The 31-year-old man died on Jan. 18, according to a statement on the Shanghai Municipal Commission of Health and Family Planning website yesterday. The city has identified seven cases of infection with the virus this year, the statement said.
Human cases of H7N9 were first reported in China in March and spiked in April before agriculture authorities temporarily closed live poultry markets to limit human exposure. The World Health Organization has reported 199 laboratory-confirmed cases and 52 deaths since the start of the outbreak.
“It’s always a concern when health workers die,” said Gregory Hartl, a spokesman for the WHO in Geneva. “Hospitals and other medical facilities are a flash point for human-to-human transmission. We would be very much wanting to follow up in as much detail as possible on this case.”

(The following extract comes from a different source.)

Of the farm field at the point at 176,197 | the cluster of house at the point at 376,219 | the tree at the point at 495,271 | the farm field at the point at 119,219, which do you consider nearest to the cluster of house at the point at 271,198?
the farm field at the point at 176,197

Even though H7N9 hasn’t mutated to become as contagious as seasonal flu, strains that emerge in China are of interest to researchers. The 1957-58 Asian Flu and 1968-69 Hong Kong Flu pandemics were first identified in the world’s most populous nation. Another bird-flu strain known as H5N1 is thought to have come from the southern province of Guangdong in 1996.
“We need more evidence before increasing our level of concern,” Ben Cowling, an associate professor of infectious disease epidemiology at the University of Hong Kong’s school of public health, said on the man’s death. “We know that there’s always potential risk for health-care workers treating cases of H7N9 to be infected.”
Human infections may rise further during Chinese New Year celebrations, when millions of people are expected to travel and households will slaughter poultry for festive meals, the Food and Agriculture Organization of the United Nations said in a statement today. China’s New Year holiday begins Jan. 31.
Laboratory experiments using ferrets -- the most common animal model for human flu infections -- have shown that the H7N9 virus is capable of spreading from person to person. Some small family clusters have been reported, though in December the WHO said it hadn’t seen any evidence of sustainable human-to-human transmission.
H7N9 has turned up outside mainland China, in locations such as Hong Kong. It can circulate widely in chickens, ducks and geese without causing the mass die-offs characteristic of the more infamous H5N1 virus. The germ is typically more active during the colder winter months, scientists have said.